Web Crawler is a program that browses the network in an automated and organized manner. Web crawlers are also called as ants, automatic indexers, bots, worms and Spiders too. The process it engages in is referred as Web crawling. Is intended to crawl over the internet and collect the desired information. Generally crawlers are used by Search engines to collect the information, It collects the links visited and many more important information that the search engines use in there algorithms.
Crawler based search engines performs three steps
1. Crawling : It recursively follows the hyperlinks present to find the another document.
2. Indexing : It helps to fond the information in faster way. The index is actually a catlog. Evrey change in the web page is recorded here
It consists of two steps
Hashing: After parsing is done it is encoded into the number
3. Searching: From the millions of the documents only the top relevant pages are tobe displayed. It involves certain steps to follow:
- Parse the query.
- Convert words to WordIDs using hash functions
- Compute rank for every document
- Sorting of the documents
- List top documents
Though this process seems to be very simple it is not so. Web itself makes crawling difficult.
Large volume of the Web
Extremely fast change in the Web
Dynamic page generation
This characteristic of the Web makes a wide variety of the crawlable URLs
Web crawlers works according to it predefined polices.

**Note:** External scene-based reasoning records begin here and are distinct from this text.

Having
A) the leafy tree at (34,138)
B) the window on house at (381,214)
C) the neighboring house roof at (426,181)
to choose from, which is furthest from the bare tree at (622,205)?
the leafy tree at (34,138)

Selection policy: looking at the large volume of the web, it is nearly impossible to download the entire web and crawl it, so it downloads the portion of the web and work on it. It has a policy to prioritize the web pages. The importance of the web pages is decided and then it is prioritized.
Re-visit policy: We know that the nature of the web is very dynamic, by the time the crawling of the site is finished many events occur which include new creation, updation or deletion. There are many policies under re-visiting that are implemented that include Uniform policy, Proportional policy and optimal policy.
Politeness policy: It includes how less to overload websites. Web crawler uses many resources.
Parallelization policy: This states that a crawler runs multiple process in parallel. It maximizes the download and minimizes the overhead. In short it coordinates distributed Web crawlers.